## [Assignment]
Would you write out every entry exactly, but without the pictures?

========================

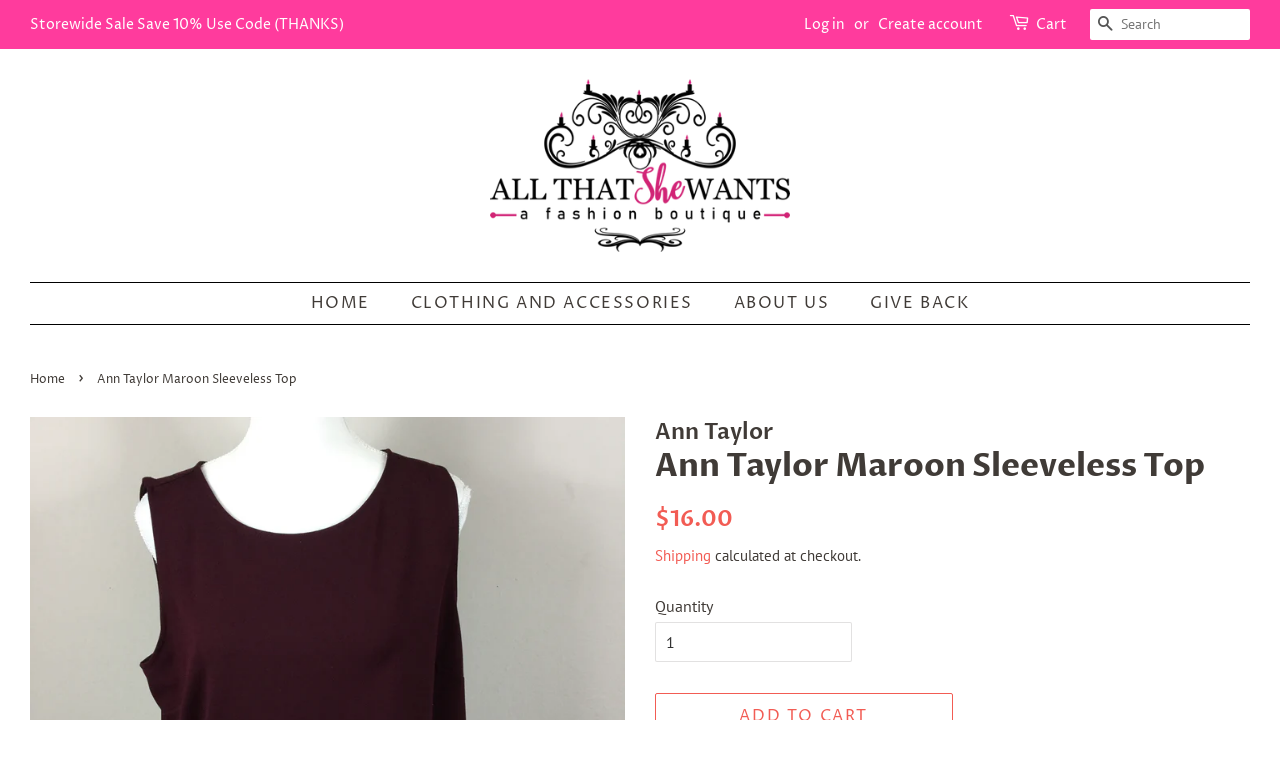

--- FILE ---
content_type: application/javascript; charset=utf-8
request_url: https://api.chated.io/sdk/v1/popups/279d55b0-c126-4c10-a2e6-aa0b62b4b8a6.js?shop=all-that-she-wants-boutique.myshopify.com
body_size: 543
content:
(function (w, listener, scriptIdentifier) {
	// Settings
	var popupDelay = 3000;
	var popupId = '279d55b0-c126-4c10-a2e6-aa0b62b4b8a6';
	var apiHost = 'https://api.chated.io';

	var status = localStorage.getItem('chated-popup-status');
	if (status === 'shown') {
		return;
	}

	// Prepare Timer
	var timer = setTimeout(function () {
		clearTimeout(timer);
		appnedOverlay();
		appendPopup();
	}, popupDelay);

	// Prepare tag
	var chatedScriptNode = w.document.createElement('script');
	chatedScriptNode.type = 'text/javascript'

	// Add listener to receiver message
	w.addEventListener('message', receiveMessage, false);

	function closePopup() {
		localStorage.setItem('chated-popup-status', 'shown');
		w.document.getElementById('chated-overlay').remove();
		w.document.getElementById('chated-iframe').remove();
	}

	function receiveMessage(evt) {
		if (evt.data === 'chated-close-popup') {
			closePopup();
		}
	}

	function appnedOverlay() {
		var overlay = document.createElement('div');
		overlay.setAttribute('id', 'chated-overlay');
		overlay.style.height = '100%';
		overlay.style.width = '100%';
		overlay.style.position = 'fixed';
		overlay.style.top = '0';
		overlay.style.left = '0';
		overlay.style['z-index'] = '999998';
		overlay.style['background-color'] = 'rgba(0,0,0, 0.5)';
		w.document.body.appendChild(overlay)
	}

	function showMobileView() {
		var width = Math.max(document.documentElement.clientWidth, window.innerWidth || 0);
		return width < 768;
	}

	function appendPopup() {
		var iframe = document.createElement('iframe');
		iframe.setAttribute('id', 'chated-iframe');
		iframe.src = apiHost + '/sdk/v1/popups/' + popupId + '.html?mobile=' + showMobileView();
		iframe.scrolling = 'no';
		iframe.frameBorder = '0';
		iframe.style['z-index'] = '999999';
		iframe.style.height = '100%';
		iframe.style.width = '100%';
		iframe.style.position = 'fixed';
		iframe.style.top = '0';
		iframe.style.left = '0';
		iframe.style.background = 'none #00000033';
		iframe.allowtransparency = 'true';
		w.document.body.appendChild(iframe);
	}
})(window, 'addEventListener', 'ChatedPopup');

========================

## [Result of the exercise]
--- FILE ---
content_type: application/javascript; charset=utf-8
request_url: https://api.chated.io/sdk/v1/popups/279d55b0-c126-4c10-a2e6-aa0b62b4b8a6.js?shop=all-that-she-wants-boutique.myshopify.com
body_size: 543
content:
(function (w, listener, scriptIdentifier) {
	// Settings
	var popupDelay = 3000;
	var popupId = '279d55b0-c126-4c10-a2e6-aa0b62b4b8a6';
	var apiHost = 'https://api.chated.io';

	var status = localStorage.getItem('chated-popup-status');
	if (status === 'shown') {
		return;
	}

	// Prepare Timer
	var timer = setTimeout(function () {
		clearTimeout(timer);
		appnedOverlay();
		appendPopup();
	}, popupDelay);

	// Prepare tag
	var chatedScriptNode = w.document.createElement('script');
	chatedScriptNode.type = 'text/javascript'

	// Add listener to receiver message
	w.addEventListener('message', receiveMessage, false);

	function closePopup() {
		localStorage.setItem('chated-popup-status', 'shown');
		w.document.getElementById('chated-overlay').remove();
		w.document.getElementById('chated-iframe').remove();
	}

	function receiveMessage(evt) {
		if (evt.data === 'chated-close-popup') {
			closePopup();
		}
	}

	function appnedOverlay() {
		var overlay = document.createElement('div');
		overlay.setAttribute('id', 'chated-overlay');
		overlay.style.height = '100%';
		overlay.style.width = '100%';
		overlay.style.position = 'fixed';
		overlay.style.top = '0';
		overlay.style.left = '0';
		overlay.style['z-index'] = '999998';
		overlay.style['background-color'] = 'rgba(0,0,0, 0.5)';
		w.document.body.appendChild(overlay)
	}

	function showMobileView() {
		var width = Math.max(document.documentElement.clientWidth, window.innerWidth || 0);
		return width < 768;
	}

	function appendPopup() {
		var iframe = document.createElement('iframe');
		iframe.setAttribute('id', 'chated-iframe');
		iframe.src = apiHost + '/sdk/v1/popups/' + popupId + '.html?mobile=' + showMobileView();
		iframe.scrolling = 'no';
		iframe.frameBorder = '0';
		iframe.style['z-index'] = '999999';
		iframe.style.height = '100%';
		iframe.style.width = '100%';
		iframe.style.position = 'fixed';
		iframe.style.top = '0';
		iframe.style.left = '0';
		iframe.style.background = 'none #00000033';
		iframe.allowtransparency = 'true';
		w.document.body.appendChild(iframe);
	}
})(window, 'addEventListener', 'ChatedPopup');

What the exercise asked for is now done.